Segment Start: Excerpted passage

These first courses at the University, which were under the direction of Pawlowski, proved to be so popular that it was necessary to extend and correlate them as one of the regular groups of electives. This instruction, however, was for members of the Aero Club and was offered without credit. John H. Ledebaer's translation of Duchene's Flight Without Formulae was used as a textbook. The regular courses in aeronautical engineering, leading to a professional degree, were organized as a group of electives in the Department of Naval Architecture and Marine Engineering. Only junior and senior engineering students were eligible. The curriculum was much like that for naval architecture and marine engineering students and was similar also to the course in mechanical engineering. The aeronautical subjects were added partly at the expense of the electives.
The first course, Theory of Aviation, introduced in 1914-15 for two hours of credit, dealt with the principles of aerodynamics and the mechanics of flight. Students who were members of this first class included D. M. Bavly, M. L. Goldstein, K. W. Heinrich, A. Horbaszewski, Yocham Hu, F. E. Loudy, and Chien Hsün Sung.
In 1915-16 two new courses in aeronautics were added, Propulsion of Aeroplanes, which dealt with propeller design and the principal features of the various types of motors, and Aeroplane Design, which consisted of lectures and drawing room work. The details of the actual construction of an airplane were discussed, and a design was made to fulfill a given set of conditions. Sixteen students were enrolled in the three courses during the year.
A 1912 model "B" hydroplane, manufactured by the Wright brothers, was presented to the University Aero Club in 1915 by Russell Alger, of Detroit, president of the Michigan Aero Club, and Frederick W. Alger, of Clarkston. Shortly afterward, the machine was destroyed in a trial flight on Barton Pond, fortunately without any harm to the pilot.

Segment End: Excerpted passage

> _Your objective_
Please answer from the passage on the University's early aeronautics courses: what textbook was used for the instruction given to Aero Club members?

Segment Start: Recorded information

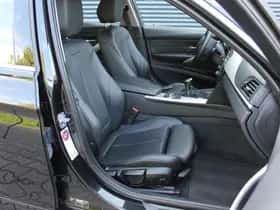 BMW 3-Serie (2013) thumbnail 4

Segment End: Recorded information

> _Finished task_
John H. Ledebaer's translation of Duchene's Flight Without Formulae